If you truly love the Prophet and his household, then don’t make excuses for injustice. If you love Imam Hussain and are moved by his unjust death, then don’t be groupies for morally weak Muslim leaders and intellectuals.
Those who claim to truly love the Aal al-Bayt must become receptacles of radical Divine love and justice, to live and breathe what the Aal al-Bayt truly stand for: standing up for the oppressed, speaking truth to power, and sacrificing their comfort for the greater good.
Only a fool would fail to realize that Karbala is ongoing. It is in every Palestinian child killed under the rubble of the ruthless Israeli murder machine. It is in every cold refugee tent dripping freezing water in the Levantine winter. Karbala is the internment and suffering of Uyghur Muslims in China. It is the in the legacy of the enslavement of black people and the ongoing systematic racism in the US. It is in sweatshops, in borders, in crop fields, in military check points. It is the deplorable, suffocating silencing of dissent in Egypt, the UAE and many other places in the Arab and Muslim world.

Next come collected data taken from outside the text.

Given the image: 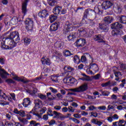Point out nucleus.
Wrapping results in <instances>:
<instances>
[{"instance_id": "23", "label": "nucleus", "mask_w": 126, "mask_h": 126, "mask_svg": "<svg viewBox=\"0 0 126 126\" xmlns=\"http://www.w3.org/2000/svg\"><path fill=\"white\" fill-rule=\"evenodd\" d=\"M103 20L106 24H110V23H112L114 19H113V17H112L107 16L104 17Z\"/></svg>"}, {"instance_id": "35", "label": "nucleus", "mask_w": 126, "mask_h": 126, "mask_svg": "<svg viewBox=\"0 0 126 126\" xmlns=\"http://www.w3.org/2000/svg\"><path fill=\"white\" fill-rule=\"evenodd\" d=\"M85 22V20L83 19L82 21V23L74 26L73 27V29L74 28V29H75V28H79V27H80L81 26H82V25L84 24Z\"/></svg>"}, {"instance_id": "17", "label": "nucleus", "mask_w": 126, "mask_h": 126, "mask_svg": "<svg viewBox=\"0 0 126 126\" xmlns=\"http://www.w3.org/2000/svg\"><path fill=\"white\" fill-rule=\"evenodd\" d=\"M41 61L42 64H47V65H50L51 64L50 59L47 58L46 57H42Z\"/></svg>"}, {"instance_id": "61", "label": "nucleus", "mask_w": 126, "mask_h": 126, "mask_svg": "<svg viewBox=\"0 0 126 126\" xmlns=\"http://www.w3.org/2000/svg\"><path fill=\"white\" fill-rule=\"evenodd\" d=\"M64 5H66L67 7H68L70 4V2L67 0H65V2H64Z\"/></svg>"}, {"instance_id": "44", "label": "nucleus", "mask_w": 126, "mask_h": 126, "mask_svg": "<svg viewBox=\"0 0 126 126\" xmlns=\"http://www.w3.org/2000/svg\"><path fill=\"white\" fill-rule=\"evenodd\" d=\"M119 126H126V121L124 120H120Z\"/></svg>"}, {"instance_id": "56", "label": "nucleus", "mask_w": 126, "mask_h": 126, "mask_svg": "<svg viewBox=\"0 0 126 126\" xmlns=\"http://www.w3.org/2000/svg\"><path fill=\"white\" fill-rule=\"evenodd\" d=\"M66 13V9L62 8V10L60 11V14H65Z\"/></svg>"}, {"instance_id": "30", "label": "nucleus", "mask_w": 126, "mask_h": 126, "mask_svg": "<svg viewBox=\"0 0 126 126\" xmlns=\"http://www.w3.org/2000/svg\"><path fill=\"white\" fill-rule=\"evenodd\" d=\"M14 114L19 115L21 117H25V112L23 111H13Z\"/></svg>"}, {"instance_id": "8", "label": "nucleus", "mask_w": 126, "mask_h": 126, "mask_svg": "<svg viewBox=\"0 0 126 126\" xmlns=\"http://www.w3.org/2000/svg\"><path fill=\"white\" fill-rule=\"evenodd\" d=\"M85 39H82V38H80L79 39H78L74 43L75 46H76V47H83V46H84V45H85Z\"/></svg>"}, {"instance_id": "1", "label": "nucleus", "mask_w": 126, "mask_h": 126, "mask_svg": "<svg viewBox=\"0 0 126 126\" xmlns=\"http://www.w3.org/2000/svg\"><path fill=\"white\" fill-rule=\"evenodd\" d=\"M20 38L19 33L17 32H11L9 37L5 39V41H2L1 42V48L5 50H11L14 47H16L17 43L19 42ZM5 41L8 45H5Z\"/></svg>"}, {"instance_id": "27", "label": "nucleus", "mask_w": 126, "mask_h": 126, "mask_svg": "<svg viewBox=\"0 0 126 126\" xmlns=\"http://www.w3.org/2000/svg\"><path fill=\"white\" fill-rule=\"evenodd\" d=\"M64 81H66V83H71L73 84L75 82V79L72 77H67L64 79Z\"/></svg>"}, {"instance_id": "3", "label": "nucleus", "mask_w": 126, "mask_h": 126, "mask_svg": "<svg viewBox=\"0 0 126 126\" xmlns=\"http://www.w3.org/2000/svg\"><path fill=\"white\" fill-rule=\"evenodd\" d=\"M11 75L14 76V77L13 78V79L16 80L17 81H21L23 83H28V82L30 81L23 76L19 77L18 76L16 75L15 73H14V72H13L11 73Z\"/></svg>"}, {"instance_id": "63", "label": "nucleus", "mask_w": 126, "mask_h": 126, "mask_svg": "<svg viewBox=\"0 0 126 126\" xmlns=\"http://www.w3.org/2000/svg\"><path fill=\"white\" fill-rule=\"evenodd\" d=\"M97 109L98 110H101L102 111H105V110H106V106H99L97 107Z\"/></svg>"}, {"instance_id": "2", "label": "nucleus", "mask_w": 126, "mask_h": 126, "mask_svg": "<svg viewBox=\"0 0 126 126\" xmlns=\"http://www.w3.org/2000/svg\"><path fill=\"white\" fill-rule=\"evenodd\" d=\"M111 28L115 29L114 30H112L111 32L112 35L113 36H117V35H120V31L117 30V29H121L122 28H123V26L122 25V24H120V23L116 22L112 25Z\"/></svg>"}, {"instance_id": "64", "label": "nucleus", "mask_w": 126, "mask_h": 126, "mask_svg": "<svg viewBox=\"0 0 126 126\" xmlns=\"http://www.w3.org/2000/svg\"><path fill=\"white\" fill-rule=\"evenodd\" d=\"M101 75L99 74H97L94 76V79L95 80H98L100 78Z\"/></svg>"}, {"instance_id": "16", "label": "nucleus", "mask_w": 126, "mask_h": 126, "mask_svg": "<svg viewBox=\"0 0 126 126\" xmlns=\"http://www.w3.org/2000/svg\"><path fill=\"white\" fill-rule=\"evenodd\" d=\"M29 1V0H25L24 2L22 4V12L24 13V15L26 14V12H27V2Z\"/></svg>"}, {"instance_id": "45", "label": "nucleus", "mask_w": 126, "mask_h": 126, "mask_svg": "<svg viewBox=\"0 0 126 126\" xmlns=\"http://www.w3.org/2000/svg\"><path fill=\"white\" fill-rule=\"evenodd\" d=\"M63 55L65 57H69V56H71V53H70V51L66 50L64 51Z\"/></svg>"}, {"instance_id": "14", "label": "nucleus", "mask_w": 126, "mask_h": 126, "mask_svg": "<svg viewBox=\"0 0 126 126\" xmlns=\"http://www.w3.org/2000/svg\"><path fill=\"white\" fill-rule=\"evenodd\" d=\"M94 41H98V43H104L105 41L103 40L104 37L101 34H98L94 36Z\"/></svg>"}, {"instance_id": "37", "label": "nucleus", "mask_w": 126, "mask_h": 126, "mask_svg": "<svg viewBox=\"0 0 126 126\" xmlns=\"http://www.w3.org/2000/svg\"><path fill=\"white\" fill-rule=\"evenodd\" d=\"M73 61L75 63H80V59L77 55H76L74 57Z\"/></svg>"}, {"instance_id": "62", "label": "nucleus", "mask_w": 126, "mask_h": 126, "mask_svg": "<svg viewBox=\"0 0 126 126\" xmlns=\"http://www.w3.org/2000/svg\"><path fill=\"white\" fill-rule=\"evenodd\" d=\"M97 116H98V114H97L96 112H92L91 113V117L93 116V117H94V118H96Z\"/></svg>"}, {"instance_id": "11", "label": "nucleus", "mask_w": 126, "mask_h": 126, "mask_svg": "<svg viewBox=\"0 0 126 126\" xmlns=\"http://www.w3.org/2000/svg\"><path fill=\"white\" fill-rule=\"evenodd\" d=\"M34 104L35 106L33 108V110L36 111V110H38L41 108V106H42V101L40 99H36L34 100Z\"/></svg>"}, {"instance_id": "29", "label": "nucleus", "mask_w": 126, "mask_h": 126, "mask_svg": "<svg viewBox=\"0 0 126 126\" xmlns=\"http://www.w3.org/2000/svg\"><path fill=\"white\" fill-rule=\"evenodd\" d=\"M118 19L120 23H123V24H126V16H121L119 17Z\"/></svg>"}, {"instance_id": "47", "label": "nucleus", "mask_w": 126, "mask_h": 126, "mask_svg": "<svg viewBox=\"0 0 126 126\" xmlns=\"http://www.w3.org/2000/svg\"><path fill=\"white\" fill-rule=\"evenodd\" d=\"M70 120H71L72 122H74L75 124H80V121H79L78 119H76V118H71Z\"/></svg>"}, {"instance_id": "46", "label": "nucleus", "mask_w": 126, "mask_h": 126, "mask_svg": "<svg viewBox=\"0 0 126 126\" xmlns=\"http://www.w3.org/2000/svg\"><path fill=\"white\" fill-rule=\"evenodd\" d=\"M38 97L41 99V100H45L47 98V96L46 95L42 94H38Z\"/></svg>"}, {"instance_id": "22", "label": "nucleus", "mask_w": 126, "mask_h": 126, "mask_svg": "<svg viewBox=\"0 0 126 126\" xmlns=\"http://www.w3.org/2000/svg\"><path fill=\"white\" fill-rule=\"evenodd\" d=\"M71 116V114H67V115H63L61 114L60 113H59L58 119L59 120H61V121H63L64 119H67L68 117H70Z\"/></svg>"}, {"instance_id": "48", "label": "nucleus", "mask_w": 126, "mask_h": 126, "mask_svg": "<svg viewBox=\"0 0 126 126\" xmlns=\"http://www.w3.org/2000/svg\"><path fill=\"white\" fill-rule=\"evenodd\" d=\"M111 85V82L108 81L106 83H103L101 85L102 87H108V86H110Z\"/></svg>"}, {"instance_id": "25", "label": "nucleus", "mask_w": 126, "mask_h": 126, "mask_svg": "<svg viewBox=\"0 0 126 126\" xmlns=\"http://www.w3.org/2000/svg\"><path fill=\"white\" fill-rule=\"evenodd\" d=\"M61 10H62V7L56 6L53 8V12L54 14H61Z\"/></svg>"}, {"instance_id": "59", "label": "nucleus", "mask_w": 126, "mask_h": 126, "mask_svg": "<svg viewBox=\"0 0 126 126\" xmlns=\"http://www.w3.org/2000/svg\"><path fill=\"white\" fill-rule=\"evenodd\" d=\"M47 97L49 99V100H52V97L53 95H52V93H47Z\"/></svg>"}, {"instance_id": "51", "label": "nucleus", "mask_w": 126, "mask_h": 126, "mask_svg": "<svg viewBox=\"0 0 126 126\" xmlns=\"http://www.w3.org/2000/svg\"><path fill=\"white\" fill-rule=\"evenodd\" d=\"M18 22V19H17V18H13L11 20V23H13V24H16Z\"/></svg>"}, {"instance_id": "18", "label": "nucleus", "mask_w": 126, "mask_h": 126, "mask_svg": "<svg viewBox=\"0 0 126 126\" xmlns=\"http://www.w3.org/2000/svg\"><path fill=\"white\" fill-rule=\"evenodd\" d=\"M48 15H49V13L46 10L40 11L38 13V16L41 18H45V17H46V16H48Z\"/></svg>"}, {"instance_id": "26", "label": "nucleus", "mask_w": 126, "mask_h": 126, "mask_svg": "<svg viewBox=\"0 0 126 126\" xmlns=\"http://www.w3.org/2000/svg\"><path fill=\"white\" fill-rule=\"evenodd\" d=\"M63 45H64L63 42L62 41H58L55 43L54 46L56 48L62 49V48L63 47Z\"/></svg>"}, {"instance_id": "32", "label": "nucleus", "mask_w": 126, "mask_h": 126, "mask_svg": "<svg viewBox=\"0 0 126 126\" xmlns=\"http://www.w3.org/2000/svg\"><path fill=\"white\" fill-rule=\"evenodd\" d=\"M31 42V39L28 37H26L24 39V44L26 46H28Z\"/></svg>"}, {"instance_id": "38", "label": "nucleus", "mask_w": 126, "mask_h": 126, "mask_svg": "<svg viewBox=\"0 0 126 126\" xmlns=\"http://www.w3.org/2000/svg\"><path fill=\"white\" fill-rule=\"evenodd\" d=\"M99 92H101L102 96H109L110 95V92L107 91H102L101 90H99Z\"/></svg>"}, {"instance_id": "54", "label": "nucleus", "mask_w": 126, "mask_h": 126, "mask_svg": "<svg viewBox=\"0 0 126 126\" xmlns=\"http://www.w3.org/2000/svg\"><path fill=\"white\" fill-rule=\"evenodd\" d=\"M124 69H126V65L125 64H121L120 70H124Z\"/></svg>"}, {"instance_id": "57", "label": "nucleus", "mask_w": 126, "mask_h": 126, "mask_svg": "<svg viewBox=\"0 0 126 126\" xmlns=\"http://www.w3.org/2000/svg\"><path fill=\"white\" fill-rule=\"evenodd\" d=\"M87 61V60L86 59V57L84 56L81 57V61L82 62V63H86Z\"/></svg>"}, {"instance_id": "21", "label": "nucleus", "mask_w": 126, "mask_h": 126, "mask_svg": "<svg viewBox=\"0 0 126 126\" xmlns=\"http://www.w3.org/2000/svg\"><path fill=\"white\" fill-rule=\"evenodd\" d=\"M99 29L103 32H107L109 30V28L108 26L104 24H99Z\"/></svg>"}, {"instance_id": "12", "label": "nucleus", "mask_w": 126, "mask_h": 126, "mask_svg": "<svg viewBox=\"0 0 126 126\" xmlns=\"http://www.w3.org/2000/svg\"><path fill=\"white\" fill-rule=\"evenodd\" d=\"M0 75L1 78L6 79L7 78V75H9V74H8L5 70L2 69L1 67L0 66Z\"/></svg>"}, {"instance_id": "31", "label": "nucleus", "mask_w": 126, "mask_h": 126, "mask_svg": "<svg viewBox=\"0 0 126 126\" xmlns=\"http://www.w3.org/2000/svg\"><path fill=\"white\" fill-rule=\"evenodd\" d=\"M57 18H58V17L57 16H55L54 15H51L49 17V20L50 21L51 23H53V22H55L56 20H57Z\"/></svg>"}, {"instance_id": "28", "label": "nucleus", "mask_w": 126, "mask_h": 126, "mask_svg": "<svg viewBox=\"0 0 126 126\" xmlns=\"http://www.w3.org/2000/svg\"><path fill=\"white\" fill-rule=\"evenodd\" d=\"M58 30V24L54 23L50 26V31L53 32V31H57Z\"/></svg>"}, {"instance_id": "10", "label": "nucleus", "mask_w": 126, "mask_h": 126, "mask_svg": "<svg viewBox=\"0 0 126 126\" xmlns=\"http://www.w3.org/2000/svg\"><path fill=\"white\" fill-rule=\"evenodd\" d=\"M114 10L116 13H122L123 11V8L122 6L120 5L118 3H115L114 5Z\"/></svg>"}, {"instance_id": "24", "label": "nucleus", "mask_w": 126, "mask_h": 126, "mask_svg": "<svg viewBox=\"0 0 126 126\" xmlns=\"http://www.w3.org/2000/svg\"><path fill=\"white\" fill-rule=\"evenodd\" d=\"M53 54L54 55V58H55L56 61H60V60L62 59V57H63V55L61 53L58 51H55Z\"/></svg>"}, {"instance_id": "53", "label": "nucleus", "mask_w": 126, "mask_h": 126, "mask_svg": "<svg viewBox=\"0 0 126 126\" xmlns=\"http://www.w3.org/2000/svg\"><path fill=\"white\" fill-rule=\"evenodd\" d=\"M49 89L50 90H51L52 93H54V94L58 93V90L56 89H54V88L50 87Z\"/></svg>"}, {"instance_id": "40", "label": "nucleus", "mask_w": 126, "mask_h": 126, "mask_svg": "<svg viewBox=\"0 0 126 126\" xmlns=\"http://www.w3.org/2000/svg\"><path fill=\"white\" fill-rule=\"evenodd\" d=\"M94 33L93 31L92 30H87V37H91V36L93 35Z\"/></svg>"}, {"instance_id": "9", "label": "nucleus", "mask_w": 126, "mask_h": 126, "mask_svg": "<svg viewBox=\"0 0 126 126\" xmlns=\"http://www.w3.org/2000/svg\"><path fill=\"white\" fill-rule=\"evenodd\" d=\"M78 36L87 37V30L80 29L77 32Z\"/></svg>"}, {"instance_id": "20", "label": "nucleus", "mask_w": 126, "mask_h": 126, "mask_svg": "<svg viewBox=\"0 0 126 126\" xmlns=\"http://www.w3.org/2000/svg\"><path fill=\"white\" fill-rule=\"evenodd\" d=\"M52 111H49L47 114H48L49 116L51 117H53L54 115L55 116L53 117V119H59V112H57L56 111H53V113Z\"/></svg>"}, {"instance_id": "6", "label": "nucleus", "mask_w": 126, "mask_h": 126, "mask_svg": "<svg viewBox=\"0 0 126 126\" xmlns=\"http://www.w3.org/2000/svg\"><path fill=\"white\" fill-rule=\"evenodd\" d=\"M114 3L110 1H105L102 3V9H109L111 6H113Z\"/></svg>"}, {"instance_id": "4", "label": "nucleus", "mask_w": 126, "mask_h": 126, "mask_svg": "<svg viewBox=\"0 0 126 126\" xmlns=\"http://www.w3.org/2000/svg\"><path fill=\"white\" fill-rule=\"evenodd\" d=\"M25 23L27 30H28V31H32L34 25L32 19L30 18L27 19Z\"/></svg>"}, {"instance_id": "43", "label": "nucleus", "mask_w": 126, "mask_h": 126, "mask_svg": "<svg viewBox=\"0 0 126 126\" xmlns=\"http://www.w3.org/2000/svg\"><path fill=\"white\" fill-rule=\"evenodd\" d=\"M30 124L32 126H38L40 125V123H36L35 121H32L30 122Z\"/></svg>"}, {"instance_id": "52", "label": "nucleus", "mask_w": 126, "mask_h": 126, "mask_svg": "<svg viewBox=\"0 0 126 126\" xmlns=\"http://www.w3.org/2000/svg\"><path fill=\"white\" fill-rule=\"evenodd\" d=\"M5 82H6V83H8V84H9L10 83H14V81H13V80H12L11 79H6Z\"/></svg>"}, {"instance_id": "60", "label": "nucleus", "mask_w": 126, "mask_h": 126, "mask_svg": "<svg viewBox=\"0 0 126 126\" xmlns=\"http://www.w3.org/2000/svg\"><path fill=\"white\" fill-rule=\"evenodd\" d=\"M73 117L76 119H80V118H81V114H73Z\"/></svg>"}, {"instance_id": "58", "label": "nucleus", "mask_w": 126, "mask_h": 126, "mask_svg": "<svg viewBox=\"0 0 126 126\" xmlns=\"http://www.w3.org/2000/svg\"><path fill=\"white\" fill-rule=\"evenodd\" d=\"M89 109L90 111H94V110H97V107L93 106V105H91L89 107Z\"/></svg>"}, {"instance_id": "33", "label": "nucleus", "mask_w": 126, "mask_h": 126, "mask_svg": "<svg viewBox=\"0 0 126 126\" xmlns=\"http://www.w3.org/2000/svg\"><path fill=\"white\" fill-rule=\"evenodd\" d=\"M75 35L73 34V33H71L67 37V39L68 41H72L76 38Z\"/></svg>"}, {"instance_id": "49", "label": "nucleus", "mask_w": 126, "mask_h": 126, "mask_svg": "<svg viewBox=\"0 0 126 126\" xmlns=\"http://www.w3.org/2000/svg\"><path fill=\"white\" fill-rule=\"evenodd\" d=\"M9 102H6L3 100H1L0 101V105L1 106H5V105H9Z\"/></svg>"}, {"instance_id": "50", "label": "nucleus", "mask_w": 126, "mask_h": 126, "mask_svg": "<svg viewBox=\"0 0 126 126\" xmlns=\"http://www.w3.org/2000/svg\"><path fill=\"white\" fill-rule=\"evenodd\" d=\"M20 121L23 124V125H27V124H28V120H27V119H22L20 120Z\"/></svg>"}, {"instance_id": "7", "label": "nucleus", "mask_w": 126, "mask_h": 126, "mask_svg": "<svg viewBox=\"0 0 126 126\" xmlns=\"http://www.w3.org/2000/svg\"><path fill=\"white\" fill-rule=\"evenodd\" d=\"M64 70H65L66 72L63 73V76H65V77H67V76L68 75L69 73L68 72H69V73H72V72H73V71H74V68L71 67L70 66H65L64 67Z\"/></svg>"}, {"instance_id": "36", "label": "nucleus", "mask_w": 126, "mask_h": 126, "mask_svg": "<svg viewBox=\"0 0 126 126\" xmlns=\"http://www.w3.org/2000/svg\"><path fill=\"white\" fill-rule=\"evenodd\" d=\"M48 4L51 6H53L55 4H57V0H48Z\"/></svg>"}, {"instance_id": "39", "label": "nucleus", "mask_w": 126, "mask_h": 126, "mask_svg": "<svg viewBox=\"0 0 126 126\" xmlns=\"http://www.w3.org/2000/svg\"><path fill=\"white\" fill-rule=\"evenodd\" d=\"M71 27H72V25L71 24H69L68 22L66 23L65 26V28L67 31H69V30H70L71 29Z\"/></svg>"}, {"instance_id": "15", "label": "nucleus", "mask_w": 126, "mask_h": 126, "mask_svg": "<svg viewBox=\"0 0 126 126\" xmlns=\"http://www.w3.org/2000/svg\"><path fill=\"white\" fill-rule=\"evenodd\" d=\"M0 97L3 100L8 99V101H11V97H9V95H6L1 90H0Z\"/></svg>"}, {"instance_id": "5", "label": "nucleus", "mask_w": 126, "mask_h": 126, "mask_svg": "<svg viewBox=\"0 0 126 126\" xmlns=\"http://www.w3.org/2000/svg\"><path fill=\"white\" fill-rule=\"evenodd\" d=\"M87 89H88V85H87L86 83L76 88L77 93H81L82 92H84V91H86Z\"/></svg>"}, {"instance_id": "41", "label": "nucleus", "mask_w": 126, "mask_h": 126, "mask_svg": "<svg viewBox=\"0 0 126 126\" xmlns=\"http://www.w3.org/2000/svg\"><path fill=\"white\" fill-rule=\"evenodd\" d=\"M80 79L81 80H83V81H90V80H91V79L90 78V77L88 76L81 78Z\"/></svg>"}, {"instance_id": "42", "label": "nucleus", "mask_w": 126, "mask_h": 126, "mask_svg": "<svg viewBox=\"0 0 126 126\" xmlns=\"http://www.w3.org/2000/svg\"><path fill=\"white\" fill-rule=\"evenodd\" d=\"M114 74L116 77H120L122 78V73L121 72L114 71Z\"/></svg>"}, {"instance_id": "34", "label": "nucleus", "mask_w": 126, "mask_h": 126, "mask_svg": "<svg viewBox=\"0 0 126 126\" xmlns=\"http://www.w3.org/2000/svg\"><path fill=\"white\" fill-rule=\"evenodd\" d=\"M45 113V111H40V113H35L33 112V115L34 116H36L37 117H38L39 119H41L42 118V115L43 114Z\"/></svg>"}, {"instance_id": "13", "label": "nucleus", "mask_w": 126, "mask_h": 126, "mask_svg": "<svg viewBox=\"0 0 126 126\" xmlns=\"http://www.w3.org/2000/svg\"><path fill=\"white\" fill-rule=\"evenodd\" d=\"M32 104L30 98H24L23 102V105L25 108H28Z\"/></svg>"}, {"instance_id": "19", "label": "nucleus", "mask_w": 126, "mask_h": 126, "mask_svg": "<svg viewBox=\"0 0 126 126\" xmlns=\"http://www.w3.org/2000/svg\"><path fill=\"white\" fill-rule=\"evenodd\" d=\"M90 68H91V69H93L94 72L99 71V67H98V65L95 63H91L90 64Z\"/></svg>"}, {"instance_id": "55", "label": "nucleus", "mask_w": 126, "mask_h": 126, "mask_svg": "<svg viewBox=\"0 0 126 126\" xmlns=\"http://www.w3.org/2000/svg\"><path fill=\"white\" fill-rule=\"evenodd\" d=\"M88 15H89V9H87L85 10L84 17H85V18H87Z\"/></svg>"}]
</instances>
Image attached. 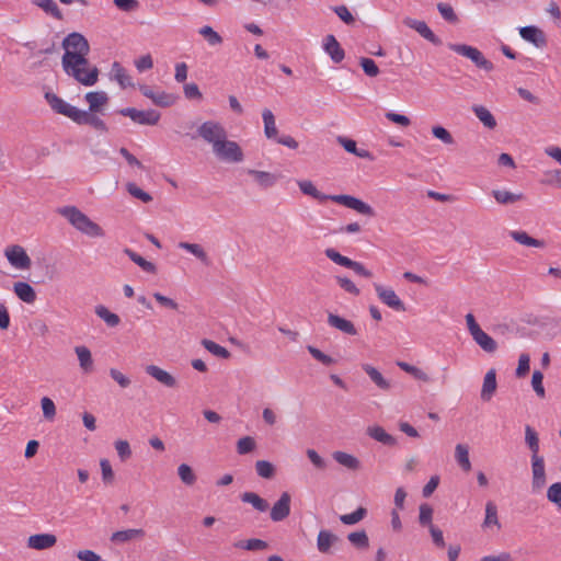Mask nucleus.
<instances>
[{
    "label": "nucleus",
    "mask_w": 561,
    "mask_h": 561,
    "mask_svg": "<svg viewBox=\"0 0 561 561\" xmlns=\"http://www.w3.org/2000/svg\"><path fill=\"white\" fill-rule=\"evenodd\" d=\"M123 116L129 117L139 125H157L160 121V113L156 110L139 111L135 107H125L118 111Z\"/></svg>",
    "instance_id": "0eeeda50"
},
{
    "label": "nucleus",
    "mask_w": 561,
    "mask_h": 561,
    "mask_svg": "<svg viewBox=\"0 0 561 561\" xmlns=\"http://www.w3.org/2000/svg\"><path fill=\"white\" fill-rule=\"evenodd\" d=\"M492 196L499 204L502 205L514 204L524 198V195L522 193H511L505 190H493Z\"/></svg>",
    "instance_id": "58836bf2"
},
{
    "label": "nucleus",
    "mask_w": 561,
    "mask_h": 561,
    "mask_svg": "<svg viewBox=\"0 0 561 561\" xmlns=\"http://www.w3.org/2000/svg\"><path fill=\"white\" fill-rule=\"evenodd\" d=\"M336 279V283L339 284V286L344 289L346 293H350L354 296H358L359 295V289L356 287V285L347 277H344V276H336L335 277Z\"/></svg>",
    "instance_id": "774afa93"
},
{
    "label": "nucleus",
    "mask_w": 561,
    "mask_h": 561,
    "mask_svg": "<svg viewBox=\"0 0 561 561\" xmlns=\"http://www.w3.org/2000/svg\"><path fill=\"white\" fill-rule=\"evenodd\" d=\"M324 254L328 259L333 261L335 264L347 267L351 264V259L347 256L342 255L333 248H328L324 251Z\"/></svg>",
    "instance_id": "e2e57ef3"
},
{
    "label": "nucleus",
    "mask_w": 561,
    "mask_h": 561,
    "mask_svg": "<svg viewBox=\"0 0 561 561\" xmlns=\"http://www.w3.org/2000/svg\"><path fill=\"white\" fill-rule=\"evenodd\" d=\"M340 541L339 536L331 533L330 530L322 529L319 531L317 537V548L319 552L323 554L331 553L332 547Z\"/></svg>",
    "instance_id": "412c9836"
},
{
    "label": "nucleus",
    "mask_w": 561,
    "mask_h": 561,
    "mask_svg": "<svg viewBox=\"0 0 561 561\" xmlns=\"http://www.w3.org/2000/svg\"><path fill=\"white\" fill-rule=\"evenodd\" d=\"M290 494L283 492L277 502L271 508L270 517L273 522H282L290 514Z\"/></svg>",
    "instance_id": "ddd939ff"
},
{
    "label": "nucleus",
    "mask_w": 561,
    "mask_h": 561,
    "mask_svg": "<svg viewBox=\"0 0 561 561\" xmlns=\"http://www.w3.org/2000/svg\"><path fill=\"white\" fill-rule=\"evenodd\" d=\"M145 535H146V533L141 528L117 530L112 534L111 541L114 543H125V542H128L131 540L142 539L145 537Z\"/></svg>",
    "instance_id": "393cba45"
},
{
    "label": "nucleus",
    "mask_w": 561,
    "mask_h": 561,
    "mask_svg": "<svg viewBox=\"0 0 561 561\" xmlns=\"http://www.w3.org/2000/svg\"><path fill=\"white\" fill-rule=\"evenodd\" d=\"M140 92L144 96L150 99L156 105L168 107L174 104L175 96L165 92H154L149 85H140Z\"/></svg>",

Imam Hussain is every child, every woman, every tear shed in the face of ruthless tyranny. He is every robbed penny, every stolen life, every injustice. He is every tree uprooted by occupation, every stone cracking in Al-Aqsa, every house bombed, every memory erased.
Yazid is every arrogant ruler, every so-called Muslim with a “chosen people” complex. He is every state-sponsored army. Every ruthless warden, every bloodthirstily executioner. He is every Pharaoh, he is the eye in the sky looming over the Ka’bah. He is every lie, every deception, and every little performance passing for piety.
To think that the events of Karbala or Ashura “ended” 1400 years ago is the greatest blind spot any Muslim, or indeed any person of conscience, can have. Ashura is not just about parting the sea for Moses, or the day Noah’s ark landed to safety, it is the day of the Ultimate Universal Struggle for Justice on earth. It is where the arch of the moral universe always bends towards. It is the pole of Islam and the very rope by which one’s sincerity as a so-called Muslim is saved.
It is imperative that every Muslim—not just Shi’as— must proudly proclaim the undying truth: that every day is Ashura and every land is Karbala.